BREVE RELATO REAL (MUCHO)

 

-Ubicación: Restaurante de un gran hotel.

-Hora: Entre las 10 y las 10,30 de la mañana. Domingo.

-Situación: bufet libre para desayunar.

-Circunstancia: coronavirus latente como amenaza global.

-Aforo: a reventar, con distancia ¿(a)social?

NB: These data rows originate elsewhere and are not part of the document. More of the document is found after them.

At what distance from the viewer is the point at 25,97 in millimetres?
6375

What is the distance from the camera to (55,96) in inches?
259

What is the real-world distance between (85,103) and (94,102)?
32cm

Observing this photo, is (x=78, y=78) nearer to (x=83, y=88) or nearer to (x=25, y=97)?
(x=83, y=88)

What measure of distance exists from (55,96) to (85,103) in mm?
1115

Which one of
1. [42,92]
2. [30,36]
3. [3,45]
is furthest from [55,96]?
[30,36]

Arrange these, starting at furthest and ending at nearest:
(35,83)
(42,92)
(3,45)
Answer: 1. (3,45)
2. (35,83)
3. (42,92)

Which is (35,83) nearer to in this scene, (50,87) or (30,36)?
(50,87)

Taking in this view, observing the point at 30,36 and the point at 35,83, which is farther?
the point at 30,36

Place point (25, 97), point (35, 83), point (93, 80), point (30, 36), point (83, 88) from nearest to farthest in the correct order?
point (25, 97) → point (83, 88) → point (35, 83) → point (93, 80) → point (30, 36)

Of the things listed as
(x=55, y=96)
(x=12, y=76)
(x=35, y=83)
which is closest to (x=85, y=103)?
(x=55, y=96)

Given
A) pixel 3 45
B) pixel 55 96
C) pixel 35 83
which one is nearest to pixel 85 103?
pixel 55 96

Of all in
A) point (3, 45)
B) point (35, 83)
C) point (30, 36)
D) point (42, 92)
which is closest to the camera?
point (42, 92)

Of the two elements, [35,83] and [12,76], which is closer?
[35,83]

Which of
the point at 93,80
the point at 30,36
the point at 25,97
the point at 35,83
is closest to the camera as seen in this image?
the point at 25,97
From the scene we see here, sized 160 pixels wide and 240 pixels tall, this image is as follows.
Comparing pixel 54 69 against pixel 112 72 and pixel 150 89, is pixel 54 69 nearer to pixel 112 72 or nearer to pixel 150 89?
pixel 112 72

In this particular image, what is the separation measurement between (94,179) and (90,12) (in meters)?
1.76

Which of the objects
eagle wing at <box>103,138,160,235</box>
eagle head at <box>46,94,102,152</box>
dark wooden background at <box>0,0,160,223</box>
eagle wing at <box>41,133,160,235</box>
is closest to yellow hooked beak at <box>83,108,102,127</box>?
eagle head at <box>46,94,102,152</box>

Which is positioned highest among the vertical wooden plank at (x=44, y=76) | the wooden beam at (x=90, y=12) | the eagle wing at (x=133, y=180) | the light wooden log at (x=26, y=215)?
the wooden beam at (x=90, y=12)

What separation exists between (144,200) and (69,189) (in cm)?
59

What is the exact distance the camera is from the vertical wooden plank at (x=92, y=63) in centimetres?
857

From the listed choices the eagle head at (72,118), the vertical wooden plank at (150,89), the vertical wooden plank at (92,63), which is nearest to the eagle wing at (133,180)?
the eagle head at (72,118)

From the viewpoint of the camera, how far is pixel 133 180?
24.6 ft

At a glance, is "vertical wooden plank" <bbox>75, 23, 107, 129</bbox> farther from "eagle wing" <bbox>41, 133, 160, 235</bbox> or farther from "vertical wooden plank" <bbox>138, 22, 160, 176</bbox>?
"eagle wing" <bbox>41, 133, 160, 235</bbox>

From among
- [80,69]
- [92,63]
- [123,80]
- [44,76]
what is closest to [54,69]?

-Hechos: Bullicio de gente con mascarilla y guantes (obligatorios) que se arremolina ante largas mesas con cara de cierto despiste (lo que se puede ver) y ansia viva. La distancia “social” se ha roto ya y todo el mundo busca un plato para transportar las viandas, luchando por cada centímetro de aproximamiento. Chorros de café; chorros de leche; zumos de naranja y melocotón. Con rapidez extrema, los platos de llenan de todo tipo de alimentos: desde mantequilla hasta magdalenas, pasando por jamón, huevos revueltos, etc. Colas para tostar el pan ante unas máquinas endiabladas que lo tuestan, sí, aunque más bien lo abrasan. No sé regular la velocidad de estos túneles del infierno. Hace tiempo que me perdí entre las colas y las pinzas para coger la carne de membrillo o el queso. El café se está quedando frío (culpa mía por ser tan lerdo). Huyo a mi mesa con un plato escuálido que más pareciera ración de postguerra. Me quedo estupefacto observando cómo hay gente que engulle una cantidad tal de beicon y huevos que será, seguro, veneno para las arterias. Hay platos que ya no soportan el peso de los alimentos, que crecen en montaña desordenada. Creo que, en vez de pandemia, hay hambruna o amenaza de sitio, confinamiento o similar. Acabo el café y la mermelada de diseño geométrico. Las mesas van quedando desoladas, como un campo después de una batalla en la que sólo quedasen restos de cadáveres. Veo muchas cosas que ni siquiera se han empezado, resultado del afán por la acumulación compulsiva. Me levanto. Las bandejas con trozas de sandía, languidecen. A un señor de mofletes repletos, casi le da algo; a un niño chillón, ya le ha dado (la histeria). Las mamás van a la piscina; los niños, también; los papás miran el móvil y llaman a algún cuñado. El silencio vuelve poco a poco al restaurante. Los camareros, presurosos, recogen el desorden y resoplan con resignación. Quisiera abrazarlos, darles las gracias, decirles que les quiero y les comprendo, aunque nunca les haya visto ni les vuelva a ver en mi vida… pero la situación pandémica me lo prohíbe. Salgo sigiloso.